Within the modified breast GPA index, significant factors on univariate analysis were KPS ≤50, number of BM, race, subtype and treatment modality, but not age. The latter have been repeatedly shown to be significant in previous, larger retrospective studies. A larger sample size is likely necessary to attain statistical significance for age. Multivariate analysis of our patient cohort was not possible for the same reasons.

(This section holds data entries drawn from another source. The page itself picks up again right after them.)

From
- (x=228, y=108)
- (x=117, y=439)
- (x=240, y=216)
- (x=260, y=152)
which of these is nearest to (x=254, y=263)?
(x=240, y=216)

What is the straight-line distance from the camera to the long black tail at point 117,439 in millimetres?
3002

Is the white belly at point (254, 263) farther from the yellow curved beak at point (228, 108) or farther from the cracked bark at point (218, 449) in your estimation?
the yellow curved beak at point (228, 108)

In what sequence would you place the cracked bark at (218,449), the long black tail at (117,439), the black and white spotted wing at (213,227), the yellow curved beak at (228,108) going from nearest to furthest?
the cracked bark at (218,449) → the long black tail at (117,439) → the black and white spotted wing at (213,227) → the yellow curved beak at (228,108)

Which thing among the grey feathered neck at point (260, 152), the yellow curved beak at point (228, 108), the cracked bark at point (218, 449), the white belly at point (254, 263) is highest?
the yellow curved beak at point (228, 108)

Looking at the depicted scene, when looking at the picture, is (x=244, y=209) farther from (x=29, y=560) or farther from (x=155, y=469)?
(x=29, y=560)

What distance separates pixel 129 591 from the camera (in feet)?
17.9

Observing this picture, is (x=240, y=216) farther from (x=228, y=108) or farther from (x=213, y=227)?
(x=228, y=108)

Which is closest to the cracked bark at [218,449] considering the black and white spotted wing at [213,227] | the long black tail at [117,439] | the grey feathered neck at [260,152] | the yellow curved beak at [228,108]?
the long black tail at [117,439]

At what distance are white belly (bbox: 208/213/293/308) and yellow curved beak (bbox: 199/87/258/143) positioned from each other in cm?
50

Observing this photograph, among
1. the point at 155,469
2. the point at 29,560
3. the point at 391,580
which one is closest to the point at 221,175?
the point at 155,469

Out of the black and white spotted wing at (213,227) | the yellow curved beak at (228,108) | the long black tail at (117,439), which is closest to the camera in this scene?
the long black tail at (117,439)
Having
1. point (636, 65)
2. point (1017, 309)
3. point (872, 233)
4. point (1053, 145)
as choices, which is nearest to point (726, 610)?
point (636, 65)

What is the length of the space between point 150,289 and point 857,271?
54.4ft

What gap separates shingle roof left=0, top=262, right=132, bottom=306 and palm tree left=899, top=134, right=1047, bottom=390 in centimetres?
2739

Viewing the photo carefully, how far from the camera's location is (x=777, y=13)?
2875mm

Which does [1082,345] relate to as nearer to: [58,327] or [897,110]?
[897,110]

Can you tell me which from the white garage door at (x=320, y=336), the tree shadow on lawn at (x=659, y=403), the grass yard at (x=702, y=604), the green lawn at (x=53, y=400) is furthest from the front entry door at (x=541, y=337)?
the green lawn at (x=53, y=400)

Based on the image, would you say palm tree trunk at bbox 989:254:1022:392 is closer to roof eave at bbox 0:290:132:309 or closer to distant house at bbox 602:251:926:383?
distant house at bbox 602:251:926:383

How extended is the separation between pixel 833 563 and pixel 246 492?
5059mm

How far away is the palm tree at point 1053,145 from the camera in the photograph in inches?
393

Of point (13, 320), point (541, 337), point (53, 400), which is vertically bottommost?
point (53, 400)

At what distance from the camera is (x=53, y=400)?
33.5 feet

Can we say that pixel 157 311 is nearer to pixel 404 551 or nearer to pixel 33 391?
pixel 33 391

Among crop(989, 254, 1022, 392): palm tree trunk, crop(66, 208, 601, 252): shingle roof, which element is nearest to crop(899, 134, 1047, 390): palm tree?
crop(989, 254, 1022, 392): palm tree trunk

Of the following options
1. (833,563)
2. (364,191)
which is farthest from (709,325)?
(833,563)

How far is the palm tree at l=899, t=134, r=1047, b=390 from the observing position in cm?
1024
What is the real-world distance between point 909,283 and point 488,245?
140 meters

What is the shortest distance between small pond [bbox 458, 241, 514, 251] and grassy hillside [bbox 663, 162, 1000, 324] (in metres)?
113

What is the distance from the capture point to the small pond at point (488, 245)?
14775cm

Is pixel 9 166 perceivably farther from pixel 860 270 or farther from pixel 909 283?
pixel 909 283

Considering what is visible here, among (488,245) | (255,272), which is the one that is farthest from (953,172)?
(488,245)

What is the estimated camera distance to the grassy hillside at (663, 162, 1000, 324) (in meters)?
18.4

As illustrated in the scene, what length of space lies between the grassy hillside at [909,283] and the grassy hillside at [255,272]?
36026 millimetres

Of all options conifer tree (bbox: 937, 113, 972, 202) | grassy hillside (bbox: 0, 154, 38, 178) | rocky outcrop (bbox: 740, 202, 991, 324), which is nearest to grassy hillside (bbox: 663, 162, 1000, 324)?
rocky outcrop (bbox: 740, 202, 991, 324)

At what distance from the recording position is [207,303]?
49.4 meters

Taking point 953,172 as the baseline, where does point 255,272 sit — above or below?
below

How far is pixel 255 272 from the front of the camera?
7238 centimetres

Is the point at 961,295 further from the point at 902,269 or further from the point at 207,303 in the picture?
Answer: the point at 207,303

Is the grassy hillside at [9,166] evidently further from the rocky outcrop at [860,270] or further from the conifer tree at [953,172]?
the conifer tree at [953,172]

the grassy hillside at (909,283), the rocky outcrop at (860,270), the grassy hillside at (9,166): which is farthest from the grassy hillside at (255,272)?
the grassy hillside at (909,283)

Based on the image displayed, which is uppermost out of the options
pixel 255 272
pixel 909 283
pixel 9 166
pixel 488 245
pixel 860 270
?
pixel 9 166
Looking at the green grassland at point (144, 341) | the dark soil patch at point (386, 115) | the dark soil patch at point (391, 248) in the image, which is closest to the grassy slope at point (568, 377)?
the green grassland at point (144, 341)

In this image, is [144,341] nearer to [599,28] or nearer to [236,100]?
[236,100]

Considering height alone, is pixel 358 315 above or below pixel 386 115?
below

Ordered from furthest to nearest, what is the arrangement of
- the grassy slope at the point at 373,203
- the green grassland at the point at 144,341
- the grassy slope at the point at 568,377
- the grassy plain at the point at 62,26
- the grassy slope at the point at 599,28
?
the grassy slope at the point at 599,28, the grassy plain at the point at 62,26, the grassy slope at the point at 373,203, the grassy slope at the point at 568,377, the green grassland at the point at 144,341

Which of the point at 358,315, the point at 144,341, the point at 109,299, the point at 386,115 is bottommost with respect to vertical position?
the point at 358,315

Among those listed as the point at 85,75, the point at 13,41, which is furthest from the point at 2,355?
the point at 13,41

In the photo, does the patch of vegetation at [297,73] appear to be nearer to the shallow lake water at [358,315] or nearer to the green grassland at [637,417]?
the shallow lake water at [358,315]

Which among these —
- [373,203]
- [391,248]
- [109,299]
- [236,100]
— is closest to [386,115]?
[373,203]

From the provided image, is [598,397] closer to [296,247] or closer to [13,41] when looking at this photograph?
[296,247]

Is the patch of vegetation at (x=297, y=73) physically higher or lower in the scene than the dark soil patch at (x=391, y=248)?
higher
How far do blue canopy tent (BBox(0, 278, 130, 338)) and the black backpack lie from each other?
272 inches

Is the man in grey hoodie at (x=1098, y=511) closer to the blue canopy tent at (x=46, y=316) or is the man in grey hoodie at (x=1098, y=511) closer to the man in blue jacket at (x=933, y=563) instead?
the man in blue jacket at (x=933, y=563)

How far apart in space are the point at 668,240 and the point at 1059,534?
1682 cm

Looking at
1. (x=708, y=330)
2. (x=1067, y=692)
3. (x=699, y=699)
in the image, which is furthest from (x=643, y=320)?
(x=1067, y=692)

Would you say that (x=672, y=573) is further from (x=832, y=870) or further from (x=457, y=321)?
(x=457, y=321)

Other limitations of this retrospective study include an institutional database comprising of only patients whose treatment included radiation therapy and not those who underwent systemic therapy alone. Further, patients were accrued to this database over a period in which intracranial radiation favored SRS over whole-brain radiation in a progressively larger proportion of patients. The effect of this evolution in the radiotherapy treatment paradigm for cancer BM patients on outcomes potentially confounds the impacts of prognostic with predictive factors, as the latter reflects treatment result rather than prognosis.

Conclusion

The previous multi-institutional study by Sperduto et al. in 2012 found that the number of BM was not a significant prognostic factor in the breast cancer specific GPA. Subsequent analysis by Subbiah et al. found that in addition to KPS, breast cancer subtype and age, the number of BCBM was also a prognostic indicator of patient outcomes. Our data affirm that the inclusion of number of BCBM in the modified breast GPA index meaningfully contributes to prognostic stratification of BCBM patients. While our institutional experience validated the use of the modified breast GPA index, a multi-institutional prospective analysis should ultimately be conducted to confirm these results, and lead to new guidelines in treatment management.

Footnotes

Financial & competing interests disclosure

TJC Wang reports personal fees and nonfinancial support from AbbVie, nonfinancial support from Merck, personal fees from AstraZeneca, personal fees from Doximity, nonfinancial support from Novocure, personal fees and nonfinancial support from Elekta and personal fees from Wolters Kluwer, outside the submitted work. The authors have no other relevant affiliations or financial involvement with any organization or entity with a financial interest in or financial conflict with the subject matter or materials discussed in the manuscript apart from those disclosed.

No writing assistance was utilized in the production of this manuscript.

Ethical conduct of research

The authors declare that they have no conflict of interest. Informed consent was obtained from all individual participants included in the study. All patients were retrospectively reviewed on an IRB approved database IRB-AAAM2358, Comprehensive Brain Malignancy and Brain Tumor Clinical Database. This article does not contain any studies with animals performed by any of the authors.